Graves braided a personal story with supernatural elements for effect, but beneath the supernatural was a story of unhappily married people yearning to break free of marriage, and for Laura, to break free of life (she attempted suicide during their affair, which caused the dissolution of Graves' first marriage), nothing more, nothing less, and the terror shout was exactly what it was - a shout to exorcise one's unhappiness, one's demons, one's pent-up emotions, etc.
The insane asylum - once upon a time, during Graves' lifetime, it was easier to label someone insane who wanted to escape marriage or commit suicide. Now these feelings are discussed, they're not dismissed as insane.

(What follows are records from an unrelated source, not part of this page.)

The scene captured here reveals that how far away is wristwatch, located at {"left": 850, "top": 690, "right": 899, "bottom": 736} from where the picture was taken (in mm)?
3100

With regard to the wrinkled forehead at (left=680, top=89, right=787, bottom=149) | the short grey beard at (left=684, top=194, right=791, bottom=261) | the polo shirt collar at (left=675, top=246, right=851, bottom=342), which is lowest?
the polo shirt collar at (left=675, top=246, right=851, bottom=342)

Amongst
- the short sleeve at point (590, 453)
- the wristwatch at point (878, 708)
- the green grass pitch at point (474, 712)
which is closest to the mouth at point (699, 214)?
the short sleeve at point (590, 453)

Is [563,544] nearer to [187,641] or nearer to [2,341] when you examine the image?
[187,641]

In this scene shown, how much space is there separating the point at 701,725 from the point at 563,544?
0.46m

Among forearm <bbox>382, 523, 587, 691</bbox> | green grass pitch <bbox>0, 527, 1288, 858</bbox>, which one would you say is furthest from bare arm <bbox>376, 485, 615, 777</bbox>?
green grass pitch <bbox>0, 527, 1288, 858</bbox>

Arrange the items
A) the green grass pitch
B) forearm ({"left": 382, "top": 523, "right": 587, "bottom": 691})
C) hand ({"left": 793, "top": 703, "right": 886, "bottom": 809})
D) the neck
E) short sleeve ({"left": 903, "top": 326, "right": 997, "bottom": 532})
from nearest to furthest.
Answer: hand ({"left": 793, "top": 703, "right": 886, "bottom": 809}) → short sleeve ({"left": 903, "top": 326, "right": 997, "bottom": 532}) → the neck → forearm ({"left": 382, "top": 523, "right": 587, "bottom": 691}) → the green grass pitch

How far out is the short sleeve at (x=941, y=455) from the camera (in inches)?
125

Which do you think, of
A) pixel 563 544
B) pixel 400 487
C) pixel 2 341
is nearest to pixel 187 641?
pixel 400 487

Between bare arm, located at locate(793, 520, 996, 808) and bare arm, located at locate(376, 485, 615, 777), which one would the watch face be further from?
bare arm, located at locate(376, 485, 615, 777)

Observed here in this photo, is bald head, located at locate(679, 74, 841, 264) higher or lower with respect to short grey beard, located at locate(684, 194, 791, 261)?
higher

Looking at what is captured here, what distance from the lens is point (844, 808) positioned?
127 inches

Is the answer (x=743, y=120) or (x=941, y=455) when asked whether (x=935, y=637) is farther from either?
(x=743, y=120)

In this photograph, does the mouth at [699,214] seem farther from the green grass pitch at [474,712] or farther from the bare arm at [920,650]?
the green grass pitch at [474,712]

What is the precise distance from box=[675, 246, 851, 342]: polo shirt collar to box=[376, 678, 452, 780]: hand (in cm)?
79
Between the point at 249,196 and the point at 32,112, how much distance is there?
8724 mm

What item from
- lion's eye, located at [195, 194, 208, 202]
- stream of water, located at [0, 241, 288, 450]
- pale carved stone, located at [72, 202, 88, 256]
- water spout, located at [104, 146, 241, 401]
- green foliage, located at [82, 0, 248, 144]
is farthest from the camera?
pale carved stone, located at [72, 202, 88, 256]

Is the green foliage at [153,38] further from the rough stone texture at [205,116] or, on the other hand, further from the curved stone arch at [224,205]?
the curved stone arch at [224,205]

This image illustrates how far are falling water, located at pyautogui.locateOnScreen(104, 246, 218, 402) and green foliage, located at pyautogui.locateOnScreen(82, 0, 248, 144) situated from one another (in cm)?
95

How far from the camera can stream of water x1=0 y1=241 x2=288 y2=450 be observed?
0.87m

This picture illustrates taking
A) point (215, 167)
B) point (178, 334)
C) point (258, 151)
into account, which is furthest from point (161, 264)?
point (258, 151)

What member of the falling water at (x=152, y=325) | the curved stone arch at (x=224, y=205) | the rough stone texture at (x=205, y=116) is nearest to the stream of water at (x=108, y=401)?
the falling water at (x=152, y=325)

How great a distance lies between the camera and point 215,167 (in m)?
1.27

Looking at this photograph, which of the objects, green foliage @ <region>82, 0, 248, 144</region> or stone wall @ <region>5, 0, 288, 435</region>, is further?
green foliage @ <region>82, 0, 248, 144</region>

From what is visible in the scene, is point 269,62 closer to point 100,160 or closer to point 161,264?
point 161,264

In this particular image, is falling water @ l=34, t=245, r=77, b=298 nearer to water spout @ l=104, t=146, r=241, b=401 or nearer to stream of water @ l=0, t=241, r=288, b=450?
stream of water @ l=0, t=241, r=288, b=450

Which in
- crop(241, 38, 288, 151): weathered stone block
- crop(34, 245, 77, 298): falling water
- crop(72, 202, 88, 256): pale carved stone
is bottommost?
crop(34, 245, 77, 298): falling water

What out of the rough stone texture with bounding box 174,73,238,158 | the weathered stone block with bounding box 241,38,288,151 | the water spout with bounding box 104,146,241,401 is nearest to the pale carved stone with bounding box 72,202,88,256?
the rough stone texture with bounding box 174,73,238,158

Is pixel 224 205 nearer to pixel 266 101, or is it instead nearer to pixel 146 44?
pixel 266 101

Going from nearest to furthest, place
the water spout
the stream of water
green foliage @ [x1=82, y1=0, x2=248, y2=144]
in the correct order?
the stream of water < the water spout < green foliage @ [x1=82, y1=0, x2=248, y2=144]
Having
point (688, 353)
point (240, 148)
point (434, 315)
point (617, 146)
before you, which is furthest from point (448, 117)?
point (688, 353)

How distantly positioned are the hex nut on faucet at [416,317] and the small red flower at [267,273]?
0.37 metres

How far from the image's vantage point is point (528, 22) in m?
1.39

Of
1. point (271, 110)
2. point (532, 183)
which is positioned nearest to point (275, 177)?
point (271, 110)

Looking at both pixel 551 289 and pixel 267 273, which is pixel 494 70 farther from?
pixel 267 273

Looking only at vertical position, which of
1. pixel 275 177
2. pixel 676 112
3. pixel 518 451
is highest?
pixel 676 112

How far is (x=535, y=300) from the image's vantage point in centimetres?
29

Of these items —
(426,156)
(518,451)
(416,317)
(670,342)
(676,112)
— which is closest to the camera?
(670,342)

In the novella and film, Charles said he lived in the Australian outback for 18 years, food was hard to find, and one year there was no rain until a magician cut himself open and pushed his fingers into his body and ripped his flesh out, and it finally rained. A metaphor for the state of his marriage - a dry wasteland of a marriage, he was starving to death emotionally/spiritually, he was so emotionally/spiritually thirsty he described his thirst as a year without rain, and he was proverbially tearing his flesh apart until he murdered his children to escape his marriage. Then he encountered Anthony and Rachel, a couple whose marriage long ago fell apart but who kept playing the marriage game because they did not know what else to do. They had not yet reached the "destroy this marriage now, no matter the cost" stage Charles reached, but Charles' suicidal presence began that process.
Anyway, that is food for thought, based on the real life of Robert Graves.